Excerpt provided:
☆ ☆ ☆ ☆ ☆ ☆ ☆
|Virgin of Notre Dame de Paris|
French, 14th Century
Paris, Cathedral de Notre Dame de Paris
With floral decorations in honor of
her birthday, taken by me September 8, 2006
In recent weeks I have noted that one question keeps recurring. It is "Mary's birthday is ..... March?" Well, the question is a good one, but the presumption on which it is based is a bit of a problem because Mary's birthday is not in March at all.
There is probably a conflation going on here in the mind or minds of the questioners. The two things being conflated are both events in the life of the Blessed Virgin Mary and both are feasts of the Church. One is in March, but the other one is in September.
The Annunciation, about which I have recently been blogging quite a lot (with a few more to go) is celebrated on March 25th. No brain surgery needed to see why that date was selected to celebrate the important event, the Incarnation of the Lord through the assent of Mary to the message of the Angel Gabriel. It was placed on March 25th because it had been decided to celebrate the Birth of the Lord (the Nativity) on December 25th. By counting back nine months from the birthdate, we arrive at March 25th.
☆ ☆ ☆ ☆ ☆ ☆ ☆
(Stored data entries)
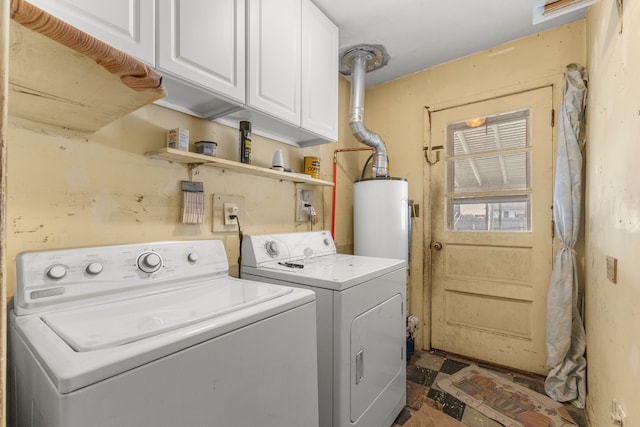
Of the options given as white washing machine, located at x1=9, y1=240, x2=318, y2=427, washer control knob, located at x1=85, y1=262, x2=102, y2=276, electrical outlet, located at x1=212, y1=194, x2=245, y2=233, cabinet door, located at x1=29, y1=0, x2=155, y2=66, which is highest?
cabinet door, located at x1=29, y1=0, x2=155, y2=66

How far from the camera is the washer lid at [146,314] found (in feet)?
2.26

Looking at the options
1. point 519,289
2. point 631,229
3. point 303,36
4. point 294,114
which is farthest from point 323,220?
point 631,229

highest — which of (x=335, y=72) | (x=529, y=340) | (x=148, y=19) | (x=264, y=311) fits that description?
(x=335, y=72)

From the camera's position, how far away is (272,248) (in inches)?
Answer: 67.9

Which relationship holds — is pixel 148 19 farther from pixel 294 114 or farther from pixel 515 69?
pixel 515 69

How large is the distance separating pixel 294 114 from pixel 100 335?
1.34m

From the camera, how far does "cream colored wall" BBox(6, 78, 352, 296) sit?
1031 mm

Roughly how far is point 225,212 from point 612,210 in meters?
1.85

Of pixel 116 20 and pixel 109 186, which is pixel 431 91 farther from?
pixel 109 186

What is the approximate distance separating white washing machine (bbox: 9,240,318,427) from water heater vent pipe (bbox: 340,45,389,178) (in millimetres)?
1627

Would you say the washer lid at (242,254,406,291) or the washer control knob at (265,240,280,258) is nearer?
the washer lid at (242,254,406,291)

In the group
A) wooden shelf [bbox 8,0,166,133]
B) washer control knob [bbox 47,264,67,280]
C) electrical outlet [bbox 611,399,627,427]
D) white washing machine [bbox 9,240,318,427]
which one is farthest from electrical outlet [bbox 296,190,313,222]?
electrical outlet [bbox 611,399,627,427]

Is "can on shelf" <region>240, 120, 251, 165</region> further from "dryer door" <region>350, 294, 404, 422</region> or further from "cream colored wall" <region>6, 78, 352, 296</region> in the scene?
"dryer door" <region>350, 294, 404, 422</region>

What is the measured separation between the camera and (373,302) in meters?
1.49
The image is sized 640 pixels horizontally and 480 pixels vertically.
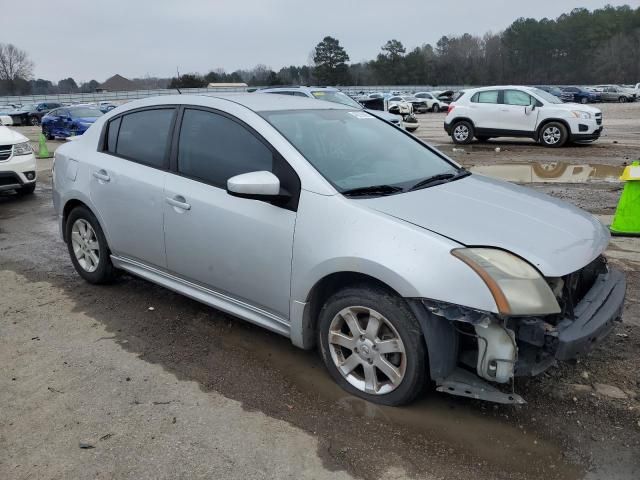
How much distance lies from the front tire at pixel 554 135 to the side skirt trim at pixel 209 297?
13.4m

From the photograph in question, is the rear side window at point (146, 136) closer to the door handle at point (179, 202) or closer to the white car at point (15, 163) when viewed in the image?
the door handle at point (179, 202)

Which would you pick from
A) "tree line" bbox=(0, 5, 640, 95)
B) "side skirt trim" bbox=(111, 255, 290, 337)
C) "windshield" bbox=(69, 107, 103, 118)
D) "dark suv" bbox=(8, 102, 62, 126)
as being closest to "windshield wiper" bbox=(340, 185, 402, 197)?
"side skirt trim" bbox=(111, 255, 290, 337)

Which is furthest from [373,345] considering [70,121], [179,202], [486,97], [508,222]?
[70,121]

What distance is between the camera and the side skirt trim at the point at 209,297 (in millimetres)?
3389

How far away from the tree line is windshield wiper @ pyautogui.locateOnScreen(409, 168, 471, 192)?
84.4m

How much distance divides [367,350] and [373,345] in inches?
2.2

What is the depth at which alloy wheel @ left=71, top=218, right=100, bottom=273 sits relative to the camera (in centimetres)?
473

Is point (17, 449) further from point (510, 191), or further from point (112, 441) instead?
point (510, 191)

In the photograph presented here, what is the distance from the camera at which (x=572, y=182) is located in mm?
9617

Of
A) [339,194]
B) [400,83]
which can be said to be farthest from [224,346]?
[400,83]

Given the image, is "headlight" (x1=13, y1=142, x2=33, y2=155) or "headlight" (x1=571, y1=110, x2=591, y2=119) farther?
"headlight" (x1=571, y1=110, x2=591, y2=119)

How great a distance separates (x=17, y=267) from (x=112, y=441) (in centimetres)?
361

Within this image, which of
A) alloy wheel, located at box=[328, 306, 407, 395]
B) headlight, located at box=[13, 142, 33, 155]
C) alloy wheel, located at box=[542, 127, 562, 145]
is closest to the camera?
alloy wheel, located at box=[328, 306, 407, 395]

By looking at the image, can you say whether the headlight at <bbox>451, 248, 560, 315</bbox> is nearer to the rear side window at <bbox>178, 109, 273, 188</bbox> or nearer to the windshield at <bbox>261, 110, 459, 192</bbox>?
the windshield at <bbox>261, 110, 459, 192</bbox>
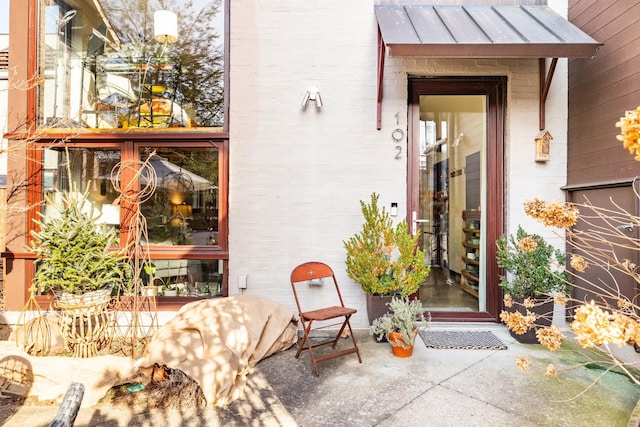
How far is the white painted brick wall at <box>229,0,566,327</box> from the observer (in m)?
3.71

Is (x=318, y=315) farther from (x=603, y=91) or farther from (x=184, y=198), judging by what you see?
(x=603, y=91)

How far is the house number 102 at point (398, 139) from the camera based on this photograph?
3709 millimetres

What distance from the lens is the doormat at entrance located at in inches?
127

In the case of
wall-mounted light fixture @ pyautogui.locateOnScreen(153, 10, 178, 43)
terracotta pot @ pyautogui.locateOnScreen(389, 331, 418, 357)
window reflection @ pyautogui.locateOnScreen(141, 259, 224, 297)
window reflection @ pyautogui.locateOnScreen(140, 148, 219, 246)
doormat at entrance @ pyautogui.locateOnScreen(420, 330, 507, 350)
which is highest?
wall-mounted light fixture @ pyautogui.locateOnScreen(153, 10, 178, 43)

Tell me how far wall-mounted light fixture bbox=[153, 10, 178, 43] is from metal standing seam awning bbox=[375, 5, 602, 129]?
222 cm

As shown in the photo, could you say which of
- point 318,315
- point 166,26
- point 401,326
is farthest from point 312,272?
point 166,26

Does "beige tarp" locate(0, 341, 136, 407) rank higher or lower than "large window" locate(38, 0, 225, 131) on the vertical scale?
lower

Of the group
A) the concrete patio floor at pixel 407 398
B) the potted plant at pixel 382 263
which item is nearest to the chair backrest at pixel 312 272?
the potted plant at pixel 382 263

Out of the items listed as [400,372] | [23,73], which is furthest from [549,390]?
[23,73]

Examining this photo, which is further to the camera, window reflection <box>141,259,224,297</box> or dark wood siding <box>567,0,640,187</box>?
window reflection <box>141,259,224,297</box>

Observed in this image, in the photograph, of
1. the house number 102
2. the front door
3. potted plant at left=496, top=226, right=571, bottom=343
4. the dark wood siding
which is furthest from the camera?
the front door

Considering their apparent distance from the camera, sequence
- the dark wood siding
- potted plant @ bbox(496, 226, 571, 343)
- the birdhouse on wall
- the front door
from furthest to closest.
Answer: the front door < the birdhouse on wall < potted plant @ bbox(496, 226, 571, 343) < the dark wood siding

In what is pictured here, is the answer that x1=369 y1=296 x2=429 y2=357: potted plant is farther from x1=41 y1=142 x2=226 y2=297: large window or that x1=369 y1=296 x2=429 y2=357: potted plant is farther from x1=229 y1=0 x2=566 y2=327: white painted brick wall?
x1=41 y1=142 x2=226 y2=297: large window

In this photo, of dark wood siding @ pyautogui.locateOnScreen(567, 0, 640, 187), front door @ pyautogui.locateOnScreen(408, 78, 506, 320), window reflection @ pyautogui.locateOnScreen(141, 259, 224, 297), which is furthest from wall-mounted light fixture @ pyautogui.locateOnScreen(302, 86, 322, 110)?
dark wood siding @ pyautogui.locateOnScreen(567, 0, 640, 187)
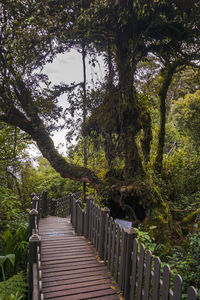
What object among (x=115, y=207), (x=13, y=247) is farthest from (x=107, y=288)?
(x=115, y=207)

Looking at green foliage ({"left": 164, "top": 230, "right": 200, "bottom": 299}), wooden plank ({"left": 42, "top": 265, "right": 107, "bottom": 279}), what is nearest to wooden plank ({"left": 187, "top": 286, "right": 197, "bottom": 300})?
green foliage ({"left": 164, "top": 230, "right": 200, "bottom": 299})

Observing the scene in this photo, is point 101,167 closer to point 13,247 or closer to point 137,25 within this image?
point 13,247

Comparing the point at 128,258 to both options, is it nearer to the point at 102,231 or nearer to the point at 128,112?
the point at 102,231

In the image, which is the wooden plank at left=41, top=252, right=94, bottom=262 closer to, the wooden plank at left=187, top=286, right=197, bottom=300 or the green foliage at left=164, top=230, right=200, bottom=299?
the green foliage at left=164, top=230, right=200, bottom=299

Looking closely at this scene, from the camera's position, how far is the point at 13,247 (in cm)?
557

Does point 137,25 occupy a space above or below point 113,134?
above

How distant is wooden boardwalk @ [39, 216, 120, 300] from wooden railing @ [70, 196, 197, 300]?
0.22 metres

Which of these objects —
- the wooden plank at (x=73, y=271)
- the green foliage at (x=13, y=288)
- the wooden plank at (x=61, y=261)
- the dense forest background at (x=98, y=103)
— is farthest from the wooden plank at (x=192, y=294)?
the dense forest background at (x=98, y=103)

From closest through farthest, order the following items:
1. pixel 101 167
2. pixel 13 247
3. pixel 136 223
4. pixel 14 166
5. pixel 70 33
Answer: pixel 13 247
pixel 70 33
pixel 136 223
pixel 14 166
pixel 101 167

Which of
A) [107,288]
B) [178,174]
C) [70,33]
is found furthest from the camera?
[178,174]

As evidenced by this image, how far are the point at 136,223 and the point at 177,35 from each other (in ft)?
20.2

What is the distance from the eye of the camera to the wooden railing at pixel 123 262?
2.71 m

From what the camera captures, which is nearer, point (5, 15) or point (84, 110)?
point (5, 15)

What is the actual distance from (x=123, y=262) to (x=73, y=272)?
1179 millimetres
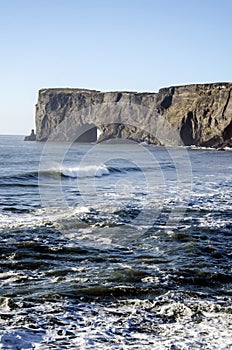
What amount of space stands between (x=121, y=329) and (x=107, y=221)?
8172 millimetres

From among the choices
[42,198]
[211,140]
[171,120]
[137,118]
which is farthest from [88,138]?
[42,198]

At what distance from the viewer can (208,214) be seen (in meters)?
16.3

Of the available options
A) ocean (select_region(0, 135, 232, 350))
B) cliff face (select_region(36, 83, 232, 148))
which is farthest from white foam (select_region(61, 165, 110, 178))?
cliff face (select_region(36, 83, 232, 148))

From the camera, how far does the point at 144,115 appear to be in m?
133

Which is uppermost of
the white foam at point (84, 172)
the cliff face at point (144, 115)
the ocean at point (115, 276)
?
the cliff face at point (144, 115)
☆ ☆ ☆ ☆ ☆ ☆ ☆
Your assignment: Reproduce the passage from the text about Mary's birthday that runs from "The Annunciation, about" to "at March 25th.". Rely only on the text about Mary's birthday, and set the material aside.

Answer to this task:
The Annunciation, about which I have recently been blogging quite a lot (with a few more to go) is celebrated on March 25th. No brain surgery needed to see why that date was selected to celebrate the important event, the Incarnation of the Lord through the assent of Mary to the message of the Angel Gabriel. It was placed on March 25th because it had been decided to celebrate the Birth of the Lord (the Nativity) on December 25th. By counting back nine months from the birthdate, we arrive at March 25th.